At present, 93 percent of the roads in America are surfaced with asphalt. For those who know the benefits of asphalt, there is no substitute. Difficult economic times, however, are causing some to suggest that owners and specifiers take a second look when it comes to pavement type selection. In the asphalt community, we welcome this opportunity to discuss the benefits of our product and why asphalt is right for America, right now and into the future.

There is no doubt that societal trends and economic realities will shape the market going forward. Those driving factors include public funding issues, an emphasis on sustainable growth and livability, unemployment trends, and future supply/capacity.

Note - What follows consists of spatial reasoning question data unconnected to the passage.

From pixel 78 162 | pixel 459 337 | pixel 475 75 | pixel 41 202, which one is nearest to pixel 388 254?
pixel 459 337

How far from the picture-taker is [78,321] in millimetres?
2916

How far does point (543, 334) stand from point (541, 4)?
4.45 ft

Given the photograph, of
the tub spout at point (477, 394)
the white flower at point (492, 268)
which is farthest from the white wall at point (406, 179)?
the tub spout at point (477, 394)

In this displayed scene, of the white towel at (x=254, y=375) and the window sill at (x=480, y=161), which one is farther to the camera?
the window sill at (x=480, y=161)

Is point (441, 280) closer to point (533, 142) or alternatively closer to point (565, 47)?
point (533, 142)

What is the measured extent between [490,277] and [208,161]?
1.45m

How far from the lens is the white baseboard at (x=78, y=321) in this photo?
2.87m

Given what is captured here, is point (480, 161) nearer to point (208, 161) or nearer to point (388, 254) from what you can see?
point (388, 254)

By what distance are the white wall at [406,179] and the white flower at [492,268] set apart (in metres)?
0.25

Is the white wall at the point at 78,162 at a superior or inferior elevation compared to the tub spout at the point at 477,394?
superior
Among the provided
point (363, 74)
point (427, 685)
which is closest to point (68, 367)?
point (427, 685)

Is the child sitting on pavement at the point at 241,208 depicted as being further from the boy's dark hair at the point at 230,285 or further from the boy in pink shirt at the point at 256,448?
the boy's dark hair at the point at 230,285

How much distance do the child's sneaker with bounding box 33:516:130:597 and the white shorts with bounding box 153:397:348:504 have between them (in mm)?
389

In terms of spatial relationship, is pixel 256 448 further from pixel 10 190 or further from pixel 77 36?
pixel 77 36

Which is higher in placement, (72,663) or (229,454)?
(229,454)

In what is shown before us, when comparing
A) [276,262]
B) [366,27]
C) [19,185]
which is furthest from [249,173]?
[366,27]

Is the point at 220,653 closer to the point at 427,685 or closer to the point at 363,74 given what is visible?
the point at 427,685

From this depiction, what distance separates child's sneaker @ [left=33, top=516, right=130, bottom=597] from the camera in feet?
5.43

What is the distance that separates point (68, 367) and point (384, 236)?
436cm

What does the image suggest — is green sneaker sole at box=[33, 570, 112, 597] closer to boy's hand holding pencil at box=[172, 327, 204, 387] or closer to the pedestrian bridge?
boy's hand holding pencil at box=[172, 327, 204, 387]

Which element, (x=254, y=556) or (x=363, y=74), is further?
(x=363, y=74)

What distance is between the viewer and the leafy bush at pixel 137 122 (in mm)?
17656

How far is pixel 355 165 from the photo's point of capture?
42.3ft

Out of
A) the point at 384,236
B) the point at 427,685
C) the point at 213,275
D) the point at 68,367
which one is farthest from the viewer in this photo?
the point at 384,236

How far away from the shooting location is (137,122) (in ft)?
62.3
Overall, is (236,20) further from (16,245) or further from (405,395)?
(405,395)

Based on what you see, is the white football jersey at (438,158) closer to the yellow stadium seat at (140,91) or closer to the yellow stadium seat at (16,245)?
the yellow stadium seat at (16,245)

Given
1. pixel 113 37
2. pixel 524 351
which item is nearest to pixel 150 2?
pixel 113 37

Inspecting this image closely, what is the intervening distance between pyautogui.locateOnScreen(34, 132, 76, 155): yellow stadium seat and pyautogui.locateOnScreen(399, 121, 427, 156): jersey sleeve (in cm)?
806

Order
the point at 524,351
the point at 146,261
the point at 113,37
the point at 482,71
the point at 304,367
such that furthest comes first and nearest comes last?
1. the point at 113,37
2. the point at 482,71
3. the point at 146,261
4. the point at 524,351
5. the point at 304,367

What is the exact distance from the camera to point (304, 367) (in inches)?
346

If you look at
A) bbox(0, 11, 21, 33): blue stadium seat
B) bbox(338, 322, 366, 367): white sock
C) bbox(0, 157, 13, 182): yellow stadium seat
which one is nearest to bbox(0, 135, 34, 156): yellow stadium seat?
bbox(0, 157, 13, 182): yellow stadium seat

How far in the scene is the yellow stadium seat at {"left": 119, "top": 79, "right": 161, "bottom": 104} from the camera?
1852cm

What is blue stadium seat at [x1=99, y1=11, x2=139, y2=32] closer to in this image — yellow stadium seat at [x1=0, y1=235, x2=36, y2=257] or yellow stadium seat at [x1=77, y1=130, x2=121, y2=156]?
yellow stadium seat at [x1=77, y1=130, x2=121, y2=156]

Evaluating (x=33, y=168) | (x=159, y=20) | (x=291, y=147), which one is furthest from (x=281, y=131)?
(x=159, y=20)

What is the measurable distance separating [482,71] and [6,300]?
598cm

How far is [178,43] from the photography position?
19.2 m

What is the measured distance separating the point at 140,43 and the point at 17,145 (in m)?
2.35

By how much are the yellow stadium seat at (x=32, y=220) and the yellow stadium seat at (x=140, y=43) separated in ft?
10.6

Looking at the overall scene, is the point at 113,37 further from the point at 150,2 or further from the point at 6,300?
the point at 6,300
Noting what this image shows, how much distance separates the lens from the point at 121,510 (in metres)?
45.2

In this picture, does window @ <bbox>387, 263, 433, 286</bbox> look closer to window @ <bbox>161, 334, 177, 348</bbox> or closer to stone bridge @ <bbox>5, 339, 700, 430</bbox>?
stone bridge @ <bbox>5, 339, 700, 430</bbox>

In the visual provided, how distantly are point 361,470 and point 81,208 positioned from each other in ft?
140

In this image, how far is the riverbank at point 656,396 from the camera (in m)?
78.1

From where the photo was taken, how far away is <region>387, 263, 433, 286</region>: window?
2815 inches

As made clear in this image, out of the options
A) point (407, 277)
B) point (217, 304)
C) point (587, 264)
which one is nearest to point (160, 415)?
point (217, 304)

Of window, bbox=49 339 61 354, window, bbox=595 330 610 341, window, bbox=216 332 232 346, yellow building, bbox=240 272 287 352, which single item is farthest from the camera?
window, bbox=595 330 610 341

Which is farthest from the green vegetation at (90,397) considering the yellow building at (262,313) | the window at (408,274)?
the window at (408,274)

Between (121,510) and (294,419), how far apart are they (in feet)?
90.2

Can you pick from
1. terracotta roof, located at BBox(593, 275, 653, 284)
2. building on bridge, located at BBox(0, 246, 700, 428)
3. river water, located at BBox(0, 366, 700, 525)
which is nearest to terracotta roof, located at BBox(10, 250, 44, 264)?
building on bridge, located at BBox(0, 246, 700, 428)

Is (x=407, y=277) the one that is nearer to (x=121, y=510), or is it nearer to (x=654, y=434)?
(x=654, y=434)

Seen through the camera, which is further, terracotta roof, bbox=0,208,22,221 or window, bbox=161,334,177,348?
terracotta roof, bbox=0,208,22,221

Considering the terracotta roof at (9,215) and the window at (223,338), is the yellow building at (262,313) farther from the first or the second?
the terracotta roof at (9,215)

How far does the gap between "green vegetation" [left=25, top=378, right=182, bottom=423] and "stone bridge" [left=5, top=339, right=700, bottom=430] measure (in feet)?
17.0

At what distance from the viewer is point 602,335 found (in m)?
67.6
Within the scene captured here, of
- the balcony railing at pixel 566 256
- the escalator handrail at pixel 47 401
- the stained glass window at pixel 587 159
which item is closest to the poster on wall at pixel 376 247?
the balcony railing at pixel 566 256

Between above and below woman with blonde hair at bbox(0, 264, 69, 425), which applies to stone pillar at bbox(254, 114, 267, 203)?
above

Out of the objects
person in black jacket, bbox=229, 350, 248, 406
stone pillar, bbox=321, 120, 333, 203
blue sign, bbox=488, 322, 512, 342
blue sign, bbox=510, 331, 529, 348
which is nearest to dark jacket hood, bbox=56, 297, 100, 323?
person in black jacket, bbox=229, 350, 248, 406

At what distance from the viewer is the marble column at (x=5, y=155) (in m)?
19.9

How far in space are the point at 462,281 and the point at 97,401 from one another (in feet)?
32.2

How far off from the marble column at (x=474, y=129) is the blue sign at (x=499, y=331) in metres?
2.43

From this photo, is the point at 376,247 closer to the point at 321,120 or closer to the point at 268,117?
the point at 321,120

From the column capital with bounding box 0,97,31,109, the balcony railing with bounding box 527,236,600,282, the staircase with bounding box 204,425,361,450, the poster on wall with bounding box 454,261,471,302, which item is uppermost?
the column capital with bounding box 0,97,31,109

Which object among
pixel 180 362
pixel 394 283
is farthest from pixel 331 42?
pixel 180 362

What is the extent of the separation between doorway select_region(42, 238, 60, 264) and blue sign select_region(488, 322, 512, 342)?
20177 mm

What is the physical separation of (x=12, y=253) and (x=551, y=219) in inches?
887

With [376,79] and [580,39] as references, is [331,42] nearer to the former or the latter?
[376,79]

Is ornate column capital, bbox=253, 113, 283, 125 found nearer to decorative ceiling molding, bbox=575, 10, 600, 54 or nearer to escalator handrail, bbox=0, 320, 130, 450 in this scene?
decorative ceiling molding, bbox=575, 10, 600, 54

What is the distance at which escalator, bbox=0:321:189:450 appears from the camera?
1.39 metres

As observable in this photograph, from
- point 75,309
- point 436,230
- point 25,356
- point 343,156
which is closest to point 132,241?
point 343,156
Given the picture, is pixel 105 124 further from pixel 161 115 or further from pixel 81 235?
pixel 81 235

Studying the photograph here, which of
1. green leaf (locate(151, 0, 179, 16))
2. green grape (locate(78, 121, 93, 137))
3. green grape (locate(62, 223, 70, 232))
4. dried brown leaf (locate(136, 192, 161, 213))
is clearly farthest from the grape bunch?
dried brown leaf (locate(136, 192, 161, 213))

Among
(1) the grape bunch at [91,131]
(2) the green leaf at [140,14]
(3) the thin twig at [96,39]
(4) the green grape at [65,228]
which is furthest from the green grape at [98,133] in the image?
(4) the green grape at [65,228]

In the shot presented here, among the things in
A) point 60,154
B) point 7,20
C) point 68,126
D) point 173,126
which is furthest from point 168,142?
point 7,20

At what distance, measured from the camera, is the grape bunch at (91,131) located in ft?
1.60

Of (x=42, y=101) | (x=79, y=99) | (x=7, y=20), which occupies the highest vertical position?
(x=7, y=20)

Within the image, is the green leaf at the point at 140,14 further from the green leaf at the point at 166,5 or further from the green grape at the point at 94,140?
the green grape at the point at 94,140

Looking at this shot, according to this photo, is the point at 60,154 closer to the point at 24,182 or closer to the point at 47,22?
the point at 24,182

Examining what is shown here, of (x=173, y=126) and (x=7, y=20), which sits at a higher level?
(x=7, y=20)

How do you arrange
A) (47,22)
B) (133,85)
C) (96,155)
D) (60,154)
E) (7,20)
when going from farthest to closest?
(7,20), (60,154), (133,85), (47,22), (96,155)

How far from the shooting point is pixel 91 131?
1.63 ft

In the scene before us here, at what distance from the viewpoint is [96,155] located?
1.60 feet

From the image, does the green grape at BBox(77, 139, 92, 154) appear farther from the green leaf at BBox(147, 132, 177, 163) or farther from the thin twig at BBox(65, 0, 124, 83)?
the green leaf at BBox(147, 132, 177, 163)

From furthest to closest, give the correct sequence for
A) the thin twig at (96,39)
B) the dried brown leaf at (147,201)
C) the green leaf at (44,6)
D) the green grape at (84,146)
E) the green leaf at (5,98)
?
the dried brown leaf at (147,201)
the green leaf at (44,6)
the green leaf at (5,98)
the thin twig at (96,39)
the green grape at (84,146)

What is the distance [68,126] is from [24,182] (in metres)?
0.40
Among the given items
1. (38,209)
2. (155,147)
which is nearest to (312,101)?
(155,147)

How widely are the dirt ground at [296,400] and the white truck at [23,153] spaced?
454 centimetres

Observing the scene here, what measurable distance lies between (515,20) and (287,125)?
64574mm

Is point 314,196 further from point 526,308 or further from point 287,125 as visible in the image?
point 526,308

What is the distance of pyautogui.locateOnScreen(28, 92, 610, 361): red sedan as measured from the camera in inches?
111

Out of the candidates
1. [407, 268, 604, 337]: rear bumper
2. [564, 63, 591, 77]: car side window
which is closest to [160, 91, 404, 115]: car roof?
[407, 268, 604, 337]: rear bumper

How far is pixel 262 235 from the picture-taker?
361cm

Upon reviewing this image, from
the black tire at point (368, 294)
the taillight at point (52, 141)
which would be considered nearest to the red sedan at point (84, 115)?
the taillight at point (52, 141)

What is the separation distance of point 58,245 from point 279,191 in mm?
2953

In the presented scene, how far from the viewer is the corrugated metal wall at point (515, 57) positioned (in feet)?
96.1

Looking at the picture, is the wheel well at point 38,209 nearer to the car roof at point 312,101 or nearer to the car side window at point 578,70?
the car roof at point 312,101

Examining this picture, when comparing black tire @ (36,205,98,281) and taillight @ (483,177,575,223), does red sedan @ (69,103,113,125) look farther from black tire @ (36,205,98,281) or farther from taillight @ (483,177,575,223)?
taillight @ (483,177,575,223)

Accounting for all of these factors, asphalt is perfectly positioned to address future markets in both highways and other infrastructure.

Crisis in Funding
Publicly funded highway programs make up about 65 percent of the asphalt pavement market and that funding is challenged like never before. The bulk of funding at the federal level comes from the Highway Trust Fund (HTF) which is financed primarily by the federal gas tax. Unfortunately, the federal gas tax, which has not been raised since 1993, has failed to keep pace with inflation and the soaring costs of construction and materials. The value of the 18.3 cents federal gas tax rate will have declined 55 percent to 8.3 cents between 1998 and the end of 2015. Given the economics and market uncertainties, highway funding priorities for the foreseeable future will revolve around fixing and preserving existing pavements.

Emphasis on System Preservation and Maintenance
The American Association of State Highway and Transportation Officials estimates that spending $1 to keep a road in good condition prevents spending $7 to reconstruct it once it has fallen into poor condition. Which pavements promote the best state of good repair and provide the greatest economic competitiveness in the long term? The answer is asphalt.

There are approximately 18 billion tons of asphalt pavement on America’s roads. These pavements are infinitely reusable and recyclable, so they are like a bank where future generations can obtain resources when they need them. Asphalt is the most cost-effective way to build and pave roads, both in the actual material and the cost of traffic delays. Asphalt pavements were always durable, but technology has created pavement structures that, for practical purposes, last forever.

Asphalt Is Essential to Livable Communities
Because asphalt is a renewable, sustainable material, it is environmentally friendly. What may surprise some is that asphalt fits very well into livable communities – places where people have multiple transportation options.

  • Buses run on asphalt pavements.
  • Asphalt underlayments help high-speed trains stay on track.
  • Asphalt can keep bicycles and pedestrians out of the mud.
  • Porous asphalt can be used to manage stormwater.